GIVEN MATERIAL —
────────────────────

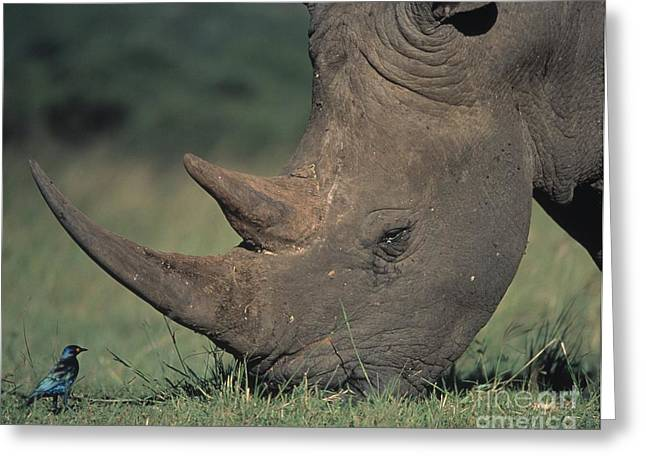 Rhinoceros Greeting Cards - Rhino And Starling Greeting Card by Martin Harvey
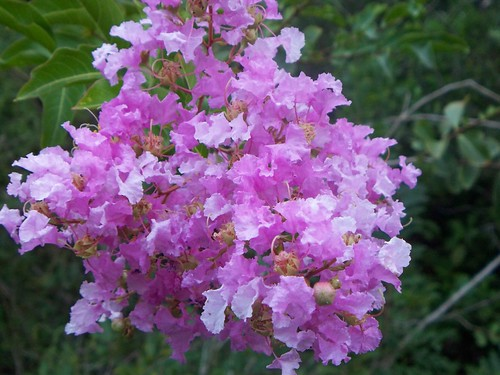 Bonita springs flower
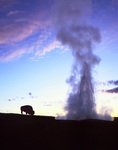 Bison grazing by Old Faithful geyser, Yellowstone National Park, Wyoming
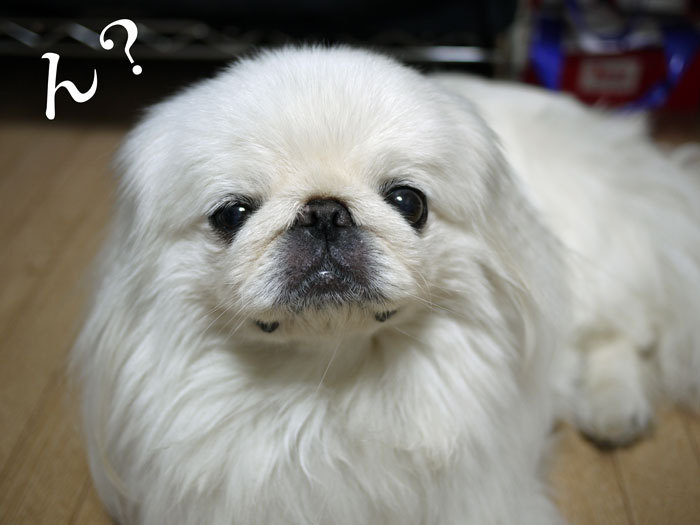 ペキニーズ Blog-白ペキニーズ シロ♂ & 白黒ペキニーズ クロ♀のフォトブログ-2013.7.4.シロクロ9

────────────────────

EXERCISE DIRECTIONS — From the listing, extract all text exactly as given and drop any picture.

WRITTEN RESPONSE —
 Rhinoceros Greeting Cards - Rhino And Starling Greeting Card by Martin Harvey
 Bonita springs flower
 Bison grazing by Old Faithful geyser, Yellowstone National Park, Wyoming
 ペキニーズ Blog-白ペキニーズ シロ♂ & 白黒ペキニーズ クロ♀のフォトブログ-2013.7.4.シロクロ9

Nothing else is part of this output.